# PROVIDED PASSAGE:
################
Re: [PATCH bpf-next v2 03/15] bpf: Support new sign-extension mov insns

From: Eduard Zingerman <eddyz87@gmail.com>
To: Fangrui Song <maskray@google.com>, Yonghong Song <yhs@meta.com>,
	 Yonghong Song <yhs@fb.com>
Cc: bpf@vger.kernel.org, Alexei Starovoitov <ast@kernel.org>,
	Andrii Nakryiko <andrii@kernel.org>,
	Daniel Borkmann <daniel@iogearbox.net>,
	kernel-team@fb.com
Subject: Re: [PATCH bpf-next v2 03/15] bpf: Support new sign-extension mov insns
Date: Wed, 19 Jul 2023 19:57:16 +0300	[thread overview]
Message-ID: <f865243714e683d35d61221a778658ea4be745ae.camel@gmail.com> (raw)
In-Reply-To: <CAFP8O3+2dTqatr_of4faH2a9r2dm3e3MatFfXT2-JsYMJqOQ=A@mail.gmail.com>

On Wed, 2023-07-19 at 08:59 -0700, Fangrui Song wrote:
> On Wed, Jul 19, 2023 at 5:53 AM Eduard Zingerman <eddyz87@gmail.com> wrote:
> > 
> > On Tue, 2023-07-18 at 18:17 -0700, Yonghong Song wrote:
> > [...]
> > > > > > +static void emit_movsx_reg(u8 **pprog, int num_bits, bool is64, u32 dst_reg,
> > > > > > +                          u32 src_reg)
> > > > > > +{
> > > > > > +       u8 *prog = *pprog;
> > > > > > +
> > > > > > +       if (is64) {
> > > > > > +               /* movs[b,w,l]q dst, src */
> > > > > > +               if (num_bits == 8)
> > > > > > +                       EMIT4(add_2mod(0x48, src_reg, dst_reg), 0x0f, 0xbe,
> > > > > > +                             add_2reg(0xC0, src_reg, dst_reg));
> > > > > > +               else if (num_bits == 16)
> > > > > > +                       EMIT4(add_2mod(0x48, src_reg, dst_reg), 0x0f, 0xbf,
> > > > > > +                             add_2reg(0xC0, src_reg, dst_reg));
> > > > > > +               else if (num_bits == 32)
################
# RECORDED DATA:
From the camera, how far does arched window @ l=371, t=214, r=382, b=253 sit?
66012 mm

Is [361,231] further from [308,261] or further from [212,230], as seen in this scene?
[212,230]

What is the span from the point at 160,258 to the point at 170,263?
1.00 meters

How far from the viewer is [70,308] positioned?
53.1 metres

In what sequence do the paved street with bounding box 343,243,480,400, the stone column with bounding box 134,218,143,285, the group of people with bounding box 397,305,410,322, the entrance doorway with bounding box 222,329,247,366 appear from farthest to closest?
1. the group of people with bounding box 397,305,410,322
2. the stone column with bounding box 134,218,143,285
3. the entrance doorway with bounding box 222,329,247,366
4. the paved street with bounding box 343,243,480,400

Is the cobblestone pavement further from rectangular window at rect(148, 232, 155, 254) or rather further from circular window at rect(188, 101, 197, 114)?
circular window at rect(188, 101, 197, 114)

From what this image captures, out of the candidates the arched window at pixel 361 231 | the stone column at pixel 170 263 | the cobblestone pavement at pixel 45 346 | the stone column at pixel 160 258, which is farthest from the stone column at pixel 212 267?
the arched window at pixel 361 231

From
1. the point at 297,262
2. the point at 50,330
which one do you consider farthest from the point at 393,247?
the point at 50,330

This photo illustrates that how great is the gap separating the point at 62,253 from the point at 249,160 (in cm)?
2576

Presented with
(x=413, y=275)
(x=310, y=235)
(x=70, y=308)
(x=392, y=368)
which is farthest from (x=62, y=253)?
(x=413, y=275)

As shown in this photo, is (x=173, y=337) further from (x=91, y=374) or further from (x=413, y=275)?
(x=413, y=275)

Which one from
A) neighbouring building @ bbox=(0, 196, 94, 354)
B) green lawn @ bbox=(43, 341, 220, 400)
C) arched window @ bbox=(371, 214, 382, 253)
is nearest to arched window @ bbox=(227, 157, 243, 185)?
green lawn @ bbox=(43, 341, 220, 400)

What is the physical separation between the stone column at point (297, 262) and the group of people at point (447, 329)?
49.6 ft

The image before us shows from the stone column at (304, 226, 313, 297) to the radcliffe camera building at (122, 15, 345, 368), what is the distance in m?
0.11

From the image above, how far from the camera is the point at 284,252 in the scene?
################
# TASKS TO CARRY OUT:
1/ Rewrite the listing from the line with "Which one from" up to and including its final line, replacing "stone column" with "stone pillar" and leaving everything else unchanged.
2/ Write the next part of the patch discussion on sign-extension mov instructions, picking up right after its last shown line.

# RESPONSES TO THE TASKS:
1/
Which one from
A) neighbouring building @ bbox=(0, 196, 94, 354)
B) green lawn @ bbox=(43, 341, 220, 400)
C) arched window @ bbox=(371, 214, 382, 253)
is nearest to arched window @ bbox=(227, 157, 243, 185)?
green lawn @ bbox=(43, 341, 220, 400)

What is the physical separation between the stone pillar at point (297, 262) and the group of people at point (447, 329)?
49.6 ft

The image before us shows from the stone pillar at (304, 226, 313, 297) to the radcliffe camera building at (122, 15, 345, 368), what is the distance in m?
0.11

From the image above, how far from the camera is the point at 284,252 in the scene?

2/
> > > > > > +                       EMIT3(add_2mod(0x48, src_reg, dst_reg), 0x63,
> > > > > > +                             add_2reg(0xC0, src_reg, dst_reg));
> > > > > > +       } else {
> > > > > > +               /* movs[b,w]l dst, src */
> > > > > > +               if (num_bits == 8) {
> > > > > > +                       EMIT4(add_2mod(0x40, src_reg, dst_reg), 0x0f, 0xbe,
> > > > > > +                             add_2reg(0xC0, src_reg, dst_reg));
> > > > 
> > > > Nit: As far as I understand 4-126 Vol. 2B of [1]
> > > >       the 0x40 prefix (REX prefix) is optional here
> > > >       (same as implemented below for num_bits == 16).
> > > 
> > > I think 0x40 prefix at least neededif register is from R8 - R15?
> > 
> > Yes, please see below.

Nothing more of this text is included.